A assistente social trouxe-me para a Casa de Santo António. Tinha ideia de que uma instituição era um sítio com câmaras de vigilância, seguranças e psicólogos disponíveis 24 horas. Ainda fiz uma entrevista com a diretora, Mafalda Simões Coelho, a única pessoa que acreditou em mim, no meu pedido de ajuda.
Ter tido um filho tão nova é um entrave para fazer planos, não vou romantizar isso. Amo ser mãe, porque foi o que me salvou, me fez procurar ter uma vida saudável e me fez deixar de pensar em suicídio.
Fiquei na Casa de Santo António dos 16 aos 20 anos, onde tentei fazer o meu próprio mundo e estar focada só em mim e na criança. Não tinha esperança individual. Tornei-me uma pessoa diferente. Havia uma queixa de violência doméstica e havia outro caso em tribunal por causa da guarda da criança. O pai do meu filho, com a sua família, quis tirar-me o menino.

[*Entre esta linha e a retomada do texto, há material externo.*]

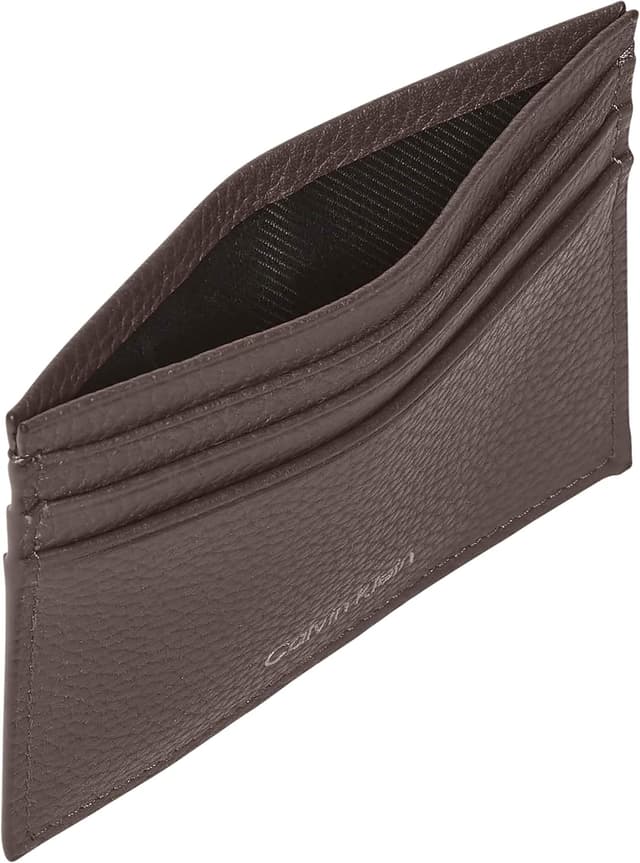 Detalle 2 de Calvin Klein Lv04d1060g porte-cartes 👝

Foram várias as lutas.
Andei a estabilizar a minha situação com a minha família. Até o meu tio da América me telefonava! Esses quatro anos deram também para estudar Design de Moda e realizar um sonho. Estagiei no atelier do estilista Dino Alves, na ModaLisboa e no Teatro Dona Maria II. Em todas essas experiências, os meus olhos brilhavam.
Sou administrativa num call center, há cerca de seis anos, estou efetiva na empresa, a receber o salário mínimo e com horário adequado para cuidar do meu filho [diagnosticado com défice de atenção e hiperatividade].

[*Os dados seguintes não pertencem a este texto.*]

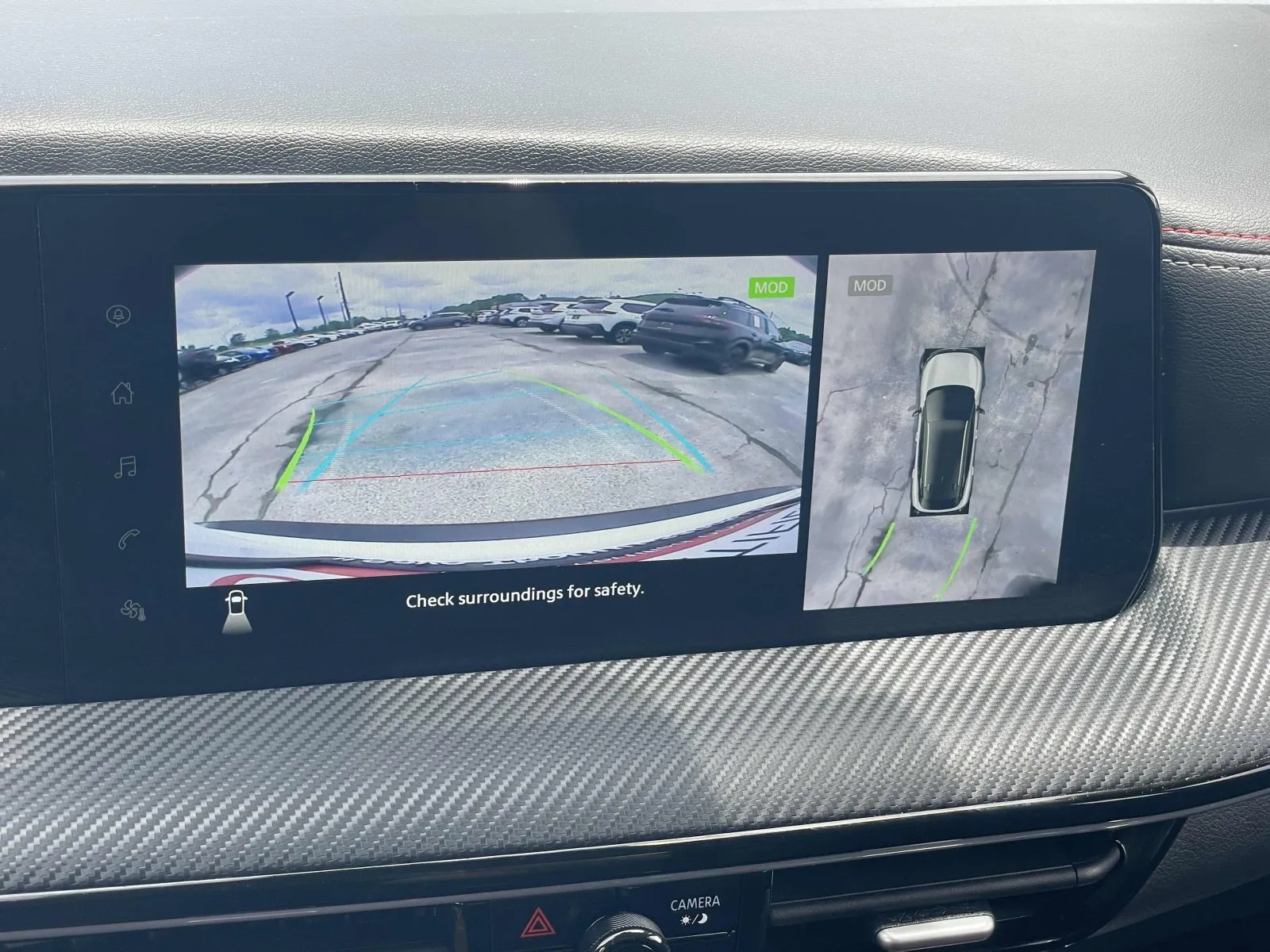 2025 Nissan Kicks SR - Photo 25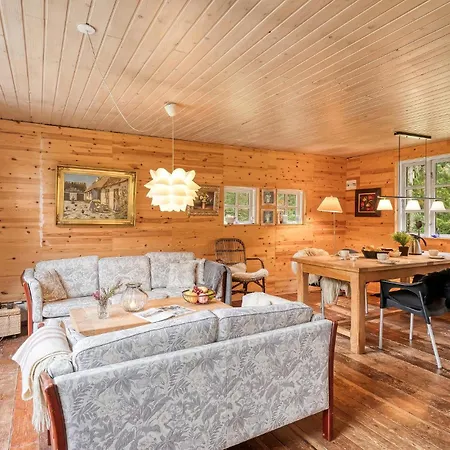 Amazing In Oksbol With Wifi Semesterbostad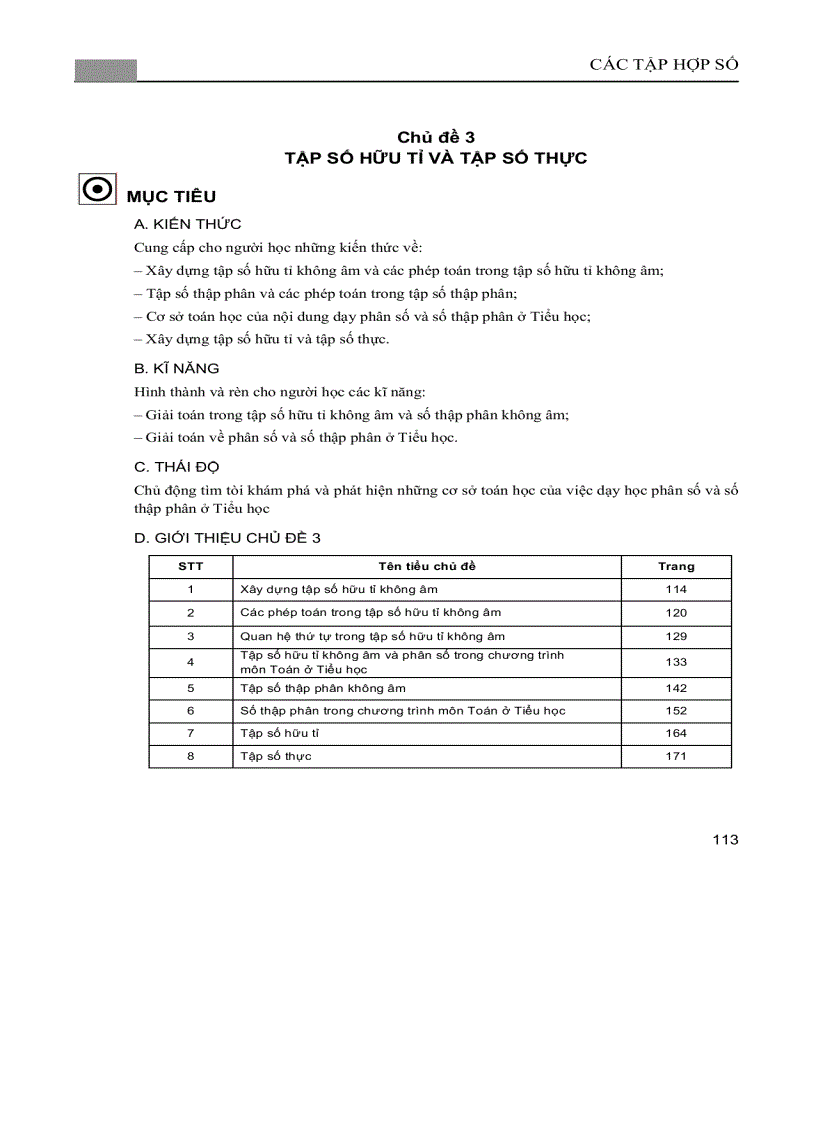 Giáo trình các tập hợp số chủ đề 3 2010 1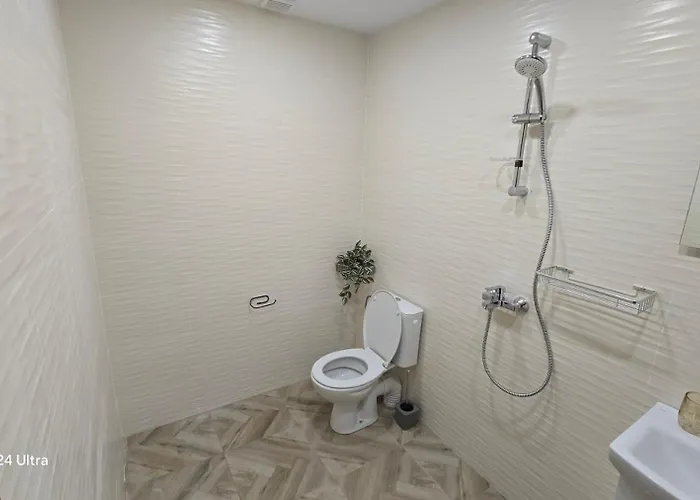 студио за гости перла Daire *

Durante a pandemia, ainda fiz o curso online de auxiliar veterinária, já consegui tirar a carta de condução e comprar um carro.
Assim que saí da instituição e tive a minha casa, percebi que é possível viver bons momentos. Só tinha medo dos meus próprios pensamentos. Tive de me concentrar em mim e em ter saúde mental, manter-me estável para mim e para o meu filho. Agora já sinto muito prazer em coisas supersimples que antes me aborreciam, como ver um filme em silêncio ou entreter-me com o meu coelho de estimação. Hoje em dia, já não sinto necessidade de me colocar em situações perigosas. Pelo contrário, busco uma paz constante.